The next step some doctors use is an elimination diet. Under the doctor's direction, the patient does not eat a food suspected of causing the allergy, like eggs, and substitutes another food, in this case, another source of protein. If the patient removes the food and the symptoms go away, the doctor can almost always make a diagnosis. If the patient then eats the food (under the doctor's direction) and the symptoms come back, then the diagnosis is confirmed. This technique cannot be used, however, if the reactions are severe (in which case the patient should not resume eating the food) or infrequent.

Also thought to be helpful in diagnosing food allergies is an oral food challenge. If the patient or doctor fear a severe reaction, the suspected food can be given under medical supervision. 

If the patient's history, diet diary, elimination diet, or oral food challenge suggests a specific food allergy is likely, the doctor may use tests that can more objectively measure an allergic response to food. One of these is a scratch puncture test, during which a dilute extract of the food is placed on the skin of the forearm or back. A skin puncture is made through the droplet with a needle and observed for swelling or redness that would indicate a local allergic reaction. 
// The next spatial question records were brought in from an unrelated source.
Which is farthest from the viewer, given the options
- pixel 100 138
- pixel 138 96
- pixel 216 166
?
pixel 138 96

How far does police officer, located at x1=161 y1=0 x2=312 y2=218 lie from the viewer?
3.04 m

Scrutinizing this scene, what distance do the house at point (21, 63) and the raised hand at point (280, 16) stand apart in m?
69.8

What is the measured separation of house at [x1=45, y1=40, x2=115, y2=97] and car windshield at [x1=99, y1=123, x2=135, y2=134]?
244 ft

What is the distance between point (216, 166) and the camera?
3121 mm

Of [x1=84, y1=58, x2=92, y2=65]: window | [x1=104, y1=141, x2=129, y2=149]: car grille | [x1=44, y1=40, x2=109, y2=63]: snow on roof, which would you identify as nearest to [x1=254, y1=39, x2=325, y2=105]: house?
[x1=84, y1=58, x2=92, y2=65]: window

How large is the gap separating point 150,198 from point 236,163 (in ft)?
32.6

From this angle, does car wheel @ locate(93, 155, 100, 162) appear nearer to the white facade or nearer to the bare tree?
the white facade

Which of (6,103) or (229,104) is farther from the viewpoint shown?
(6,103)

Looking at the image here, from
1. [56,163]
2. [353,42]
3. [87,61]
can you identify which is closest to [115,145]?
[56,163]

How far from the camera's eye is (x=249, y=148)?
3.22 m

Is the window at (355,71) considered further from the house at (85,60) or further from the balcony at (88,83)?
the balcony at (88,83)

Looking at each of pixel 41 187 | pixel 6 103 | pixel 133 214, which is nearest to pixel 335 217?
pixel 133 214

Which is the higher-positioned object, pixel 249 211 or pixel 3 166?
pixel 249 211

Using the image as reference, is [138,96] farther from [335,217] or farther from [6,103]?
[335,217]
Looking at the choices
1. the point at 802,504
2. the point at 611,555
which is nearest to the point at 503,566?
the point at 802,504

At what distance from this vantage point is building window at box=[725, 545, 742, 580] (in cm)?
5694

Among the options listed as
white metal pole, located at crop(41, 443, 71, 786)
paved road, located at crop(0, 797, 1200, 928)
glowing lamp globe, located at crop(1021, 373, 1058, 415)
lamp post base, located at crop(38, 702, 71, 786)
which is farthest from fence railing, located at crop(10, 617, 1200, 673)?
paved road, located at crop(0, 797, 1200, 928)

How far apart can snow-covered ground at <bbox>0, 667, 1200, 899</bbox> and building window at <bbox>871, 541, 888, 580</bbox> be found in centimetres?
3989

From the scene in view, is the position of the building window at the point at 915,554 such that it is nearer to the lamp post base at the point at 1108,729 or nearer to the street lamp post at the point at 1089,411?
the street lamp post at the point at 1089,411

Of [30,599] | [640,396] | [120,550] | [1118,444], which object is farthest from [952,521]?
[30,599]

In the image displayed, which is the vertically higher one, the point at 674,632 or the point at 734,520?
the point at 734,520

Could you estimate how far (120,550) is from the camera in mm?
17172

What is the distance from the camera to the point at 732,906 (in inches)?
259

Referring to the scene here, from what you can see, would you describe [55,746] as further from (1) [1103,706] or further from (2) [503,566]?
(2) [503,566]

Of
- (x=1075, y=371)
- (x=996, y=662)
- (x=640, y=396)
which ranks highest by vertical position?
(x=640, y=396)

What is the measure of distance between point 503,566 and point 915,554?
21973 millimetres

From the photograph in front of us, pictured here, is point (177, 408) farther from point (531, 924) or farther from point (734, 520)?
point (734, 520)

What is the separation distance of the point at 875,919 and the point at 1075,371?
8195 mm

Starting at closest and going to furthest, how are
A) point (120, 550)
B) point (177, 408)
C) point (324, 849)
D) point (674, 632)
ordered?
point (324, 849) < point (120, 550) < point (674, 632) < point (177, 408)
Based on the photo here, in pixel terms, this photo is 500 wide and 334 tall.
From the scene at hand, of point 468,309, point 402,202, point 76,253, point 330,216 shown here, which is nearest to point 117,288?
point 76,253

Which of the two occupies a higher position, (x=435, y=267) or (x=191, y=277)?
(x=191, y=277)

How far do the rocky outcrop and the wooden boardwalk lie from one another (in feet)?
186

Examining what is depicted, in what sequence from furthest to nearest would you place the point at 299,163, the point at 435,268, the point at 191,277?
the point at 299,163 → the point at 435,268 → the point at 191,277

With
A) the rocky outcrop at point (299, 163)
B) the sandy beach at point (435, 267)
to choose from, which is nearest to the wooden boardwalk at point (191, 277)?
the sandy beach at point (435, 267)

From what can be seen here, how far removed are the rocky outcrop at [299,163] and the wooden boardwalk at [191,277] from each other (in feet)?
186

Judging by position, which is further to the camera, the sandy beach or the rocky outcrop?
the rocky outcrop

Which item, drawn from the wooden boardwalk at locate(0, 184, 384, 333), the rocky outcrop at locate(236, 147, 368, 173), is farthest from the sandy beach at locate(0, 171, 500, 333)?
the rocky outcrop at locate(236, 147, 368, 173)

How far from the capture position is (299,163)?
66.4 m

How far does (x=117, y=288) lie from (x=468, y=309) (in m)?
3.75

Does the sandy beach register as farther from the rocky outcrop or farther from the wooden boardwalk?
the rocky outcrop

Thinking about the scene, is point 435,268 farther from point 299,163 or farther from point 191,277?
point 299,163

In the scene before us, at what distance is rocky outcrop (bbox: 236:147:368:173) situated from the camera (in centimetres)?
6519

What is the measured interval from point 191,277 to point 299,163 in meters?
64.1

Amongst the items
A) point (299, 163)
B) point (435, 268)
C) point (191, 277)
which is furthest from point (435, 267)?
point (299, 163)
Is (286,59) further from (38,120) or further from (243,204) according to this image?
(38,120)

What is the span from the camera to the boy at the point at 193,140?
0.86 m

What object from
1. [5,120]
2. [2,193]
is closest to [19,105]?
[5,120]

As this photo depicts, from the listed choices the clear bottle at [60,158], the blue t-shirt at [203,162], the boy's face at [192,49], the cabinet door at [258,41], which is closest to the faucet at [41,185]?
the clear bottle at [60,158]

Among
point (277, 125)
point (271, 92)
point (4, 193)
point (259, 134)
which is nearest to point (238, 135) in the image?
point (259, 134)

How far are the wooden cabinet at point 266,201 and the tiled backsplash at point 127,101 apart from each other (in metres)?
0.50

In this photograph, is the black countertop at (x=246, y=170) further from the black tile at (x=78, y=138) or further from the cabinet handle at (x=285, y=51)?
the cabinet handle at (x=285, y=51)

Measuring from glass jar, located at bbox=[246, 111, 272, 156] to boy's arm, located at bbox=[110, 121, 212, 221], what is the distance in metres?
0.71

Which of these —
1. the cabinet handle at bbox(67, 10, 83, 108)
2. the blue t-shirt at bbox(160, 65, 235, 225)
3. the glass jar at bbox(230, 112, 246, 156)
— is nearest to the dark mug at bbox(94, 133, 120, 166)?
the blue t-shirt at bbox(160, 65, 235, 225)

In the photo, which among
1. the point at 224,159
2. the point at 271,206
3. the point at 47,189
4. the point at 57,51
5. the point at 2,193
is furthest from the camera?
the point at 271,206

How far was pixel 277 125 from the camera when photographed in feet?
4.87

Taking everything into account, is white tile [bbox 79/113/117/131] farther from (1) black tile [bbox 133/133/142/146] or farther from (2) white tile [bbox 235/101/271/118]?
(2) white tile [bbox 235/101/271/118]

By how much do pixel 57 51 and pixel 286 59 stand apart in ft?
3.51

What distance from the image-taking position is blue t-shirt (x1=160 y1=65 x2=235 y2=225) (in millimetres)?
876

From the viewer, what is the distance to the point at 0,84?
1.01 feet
Skin tests are rapid, simple, and relatively safe although experts do not recommend making a food allergy diagnosis based on a skin test alone.  A patient can have a positive skin test to a food allergen without experiencing allergic reactions to that food. A doctor diagnoses a food allergy only when a patient has a positive skin test to a specific allergen and the history of these reactions suggests an allergy to the same food.